**WHAT THIS TASK INVOLVES:** Return every record verbatim, omitting all pictures.

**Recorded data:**
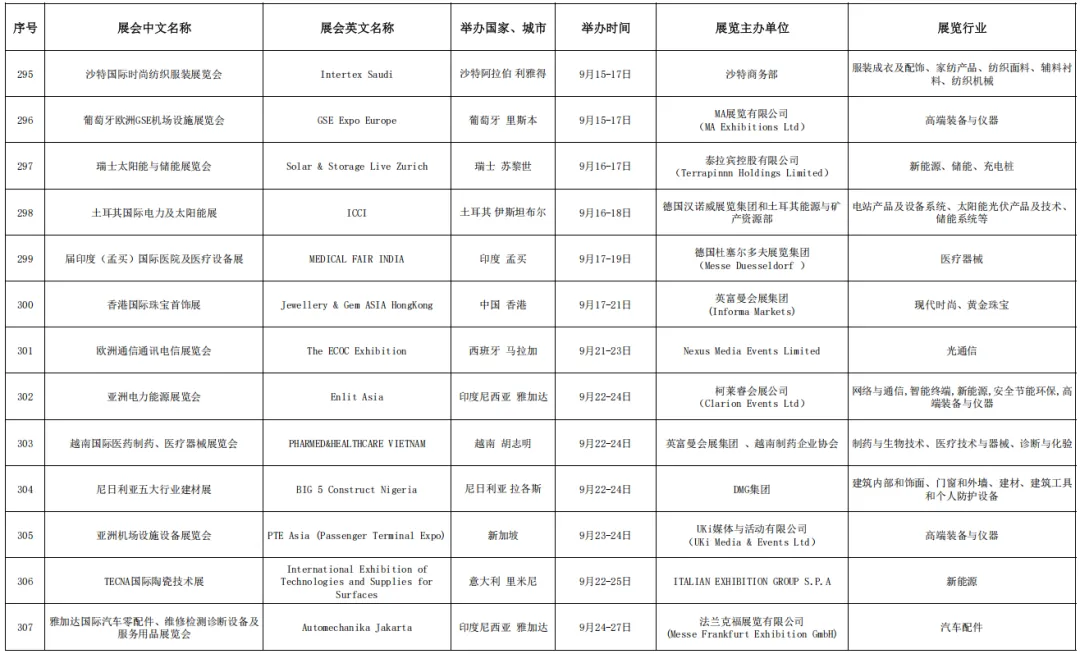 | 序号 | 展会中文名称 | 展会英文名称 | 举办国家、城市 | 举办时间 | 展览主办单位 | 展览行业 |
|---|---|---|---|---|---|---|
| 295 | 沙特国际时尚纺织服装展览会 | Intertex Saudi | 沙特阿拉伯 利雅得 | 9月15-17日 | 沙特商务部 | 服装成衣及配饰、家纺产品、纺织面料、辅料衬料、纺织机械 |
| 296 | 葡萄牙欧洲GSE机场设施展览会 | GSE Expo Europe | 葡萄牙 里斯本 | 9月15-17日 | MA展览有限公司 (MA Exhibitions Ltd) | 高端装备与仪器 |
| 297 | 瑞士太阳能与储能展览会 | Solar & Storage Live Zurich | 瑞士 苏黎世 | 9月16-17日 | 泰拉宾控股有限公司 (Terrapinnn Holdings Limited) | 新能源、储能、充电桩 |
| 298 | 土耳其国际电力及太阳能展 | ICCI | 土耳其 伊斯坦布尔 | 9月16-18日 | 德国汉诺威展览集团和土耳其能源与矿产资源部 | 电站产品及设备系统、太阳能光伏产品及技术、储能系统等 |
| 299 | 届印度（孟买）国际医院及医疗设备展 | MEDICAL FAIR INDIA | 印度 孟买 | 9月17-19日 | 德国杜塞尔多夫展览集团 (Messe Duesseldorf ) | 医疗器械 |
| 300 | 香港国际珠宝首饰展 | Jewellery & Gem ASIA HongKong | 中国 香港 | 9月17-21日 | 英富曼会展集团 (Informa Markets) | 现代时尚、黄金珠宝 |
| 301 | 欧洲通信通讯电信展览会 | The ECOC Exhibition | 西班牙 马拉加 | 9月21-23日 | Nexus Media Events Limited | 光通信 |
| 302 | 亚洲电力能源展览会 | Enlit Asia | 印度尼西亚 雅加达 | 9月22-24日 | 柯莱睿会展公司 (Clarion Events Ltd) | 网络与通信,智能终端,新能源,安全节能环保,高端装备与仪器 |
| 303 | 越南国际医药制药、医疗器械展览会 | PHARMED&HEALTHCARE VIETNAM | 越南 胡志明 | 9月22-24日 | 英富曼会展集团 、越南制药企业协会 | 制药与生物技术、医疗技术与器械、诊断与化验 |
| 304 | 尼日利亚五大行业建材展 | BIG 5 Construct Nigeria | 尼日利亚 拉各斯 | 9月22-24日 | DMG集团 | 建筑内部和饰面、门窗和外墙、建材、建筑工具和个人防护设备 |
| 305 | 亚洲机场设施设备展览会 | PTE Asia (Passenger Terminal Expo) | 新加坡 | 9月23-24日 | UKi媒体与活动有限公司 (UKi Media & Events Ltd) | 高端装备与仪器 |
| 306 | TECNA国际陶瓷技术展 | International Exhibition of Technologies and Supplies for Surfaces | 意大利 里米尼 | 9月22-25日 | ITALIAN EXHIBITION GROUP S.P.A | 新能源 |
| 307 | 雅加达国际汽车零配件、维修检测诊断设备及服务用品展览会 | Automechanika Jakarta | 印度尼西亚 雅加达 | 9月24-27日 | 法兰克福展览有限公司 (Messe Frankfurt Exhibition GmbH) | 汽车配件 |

**ANSWER TO THIS PROBLEM:**
 | 序号 | 展会中文名称 | 展会英文名称 | 举办国家、城市 | 举办时间 | 展览主办单位 | 展览行业 |
|---|---|---|---|---|---|---|
| 295 | 沙特国际时尚纺织服装展览会 | Intertex Saudi | 沙特阿拉伯 利雅得 | 9月15-17日 | 沙特商务部 | 服装成衣及配饰、家纺产品、纺织面料、辅料衬料、纺织机械 |
| 296 | 葡萄牙欧洲GSE机场设施展览会 | GSE Expo Europe | 葡萄牙 里斯本 | 9月15-17日 | MA展览有限公司 (MA Exhibitions Ltd) | 高端装备与仪器 |
| 297 | 瑞士太阳能与储能展览会 | Solar & Storage Live Zurich | 瑞士 苏黎世 | 9月16-17日 | 泰拉宾控股有限公司 (Terrapinnn Holdings Limited) | 新能源、储能、充电桩 |
| 298 | 土耳其国际电力及太阳能展 | ICCI | 土耳其 伊斯坦布尔 | 9月16-18日 | 德国汉诺威展览集团和土耳其能源与矿产资源部 | 电站产品及设备系统、太阳能光伏产品及技术、储能系统等 |
| 299 | 届印度（孟买）国际医院及医疗设备展 | MEDICAL FAIR INDIA | 印度 孟买 | 9月17-19日 | 德国杜塞尔多夫展览集团 (Messe Duesseldorf ) | 医疗器械 |
| 300 | 香港国际珠宝首饰展 | Jewellery & Gem ASIA HongKong | 中国 香港 | 9月17-21日 | 英富曼会展集团 (Informa Markets) | 现代时尚、黄金珠宝 |
| 301 | 欧洲通信通讯电信展览会 | The ECOC Exhibition | 西班牙 马拉加 | 9月21-23日 | Nexus Media Events Limited | 光通信 |
| 302 | 亚洲电力能源展览会 | Enlit Asia | 印度尼西亚 雅加达 | 9月22-24日 | 柯莱睿会展公司 (Clarion Events Ltd) | 网络与通信,智能终端,新能源,安全节能环保,高端装备与仪器 |
| 303 | 越南国际医药制药、医疗器械展览会 | PHARMED&HEALTHCARE VIETNAM | 越南 胡志明 | 9月22-24日 | 英富曼会展集团 、越南制药企业协会 | 制药与生物技术、医疗技术与器械、诊断与化验 |
| 304 | 尼日利亚五大行业建材展 | BIG 5 Construct Nigeria | 尼日利亚 拉各斯 | 9月22-24日 | DMG集团 | 建筑内部和饰面、门窗和外墙、建材、建筑工具和个人防护设备 |
| 305 | 亚洲机场设施设备展览会 | PTE Asia (Passenger Terminal Expo) | 新加坡 | 9月23-24日 | UKi媒体与活动有限公司 (UKi Media & Events Ltd) | 高端装备与仪器 |
| 306 | TECNA国际陶瓷技术展 | International Exhibition of Technologies and Supplies for Surfaces | 意大利 里米尼 | 9月22-25日 | ITALIAN EXHIBITION GROUP S.P.A | 新能源 |
| 307 | 雅加达国际汽车零配件、维修检测诊断设备及服务用品展览会 | Automechanika Jakarta | 印度尼西亚 雅加达 | 9月24-27日 | 法兰克福展览有限公司 (Messe Frankfurt Exhibition GmbH) | 汽车配件 |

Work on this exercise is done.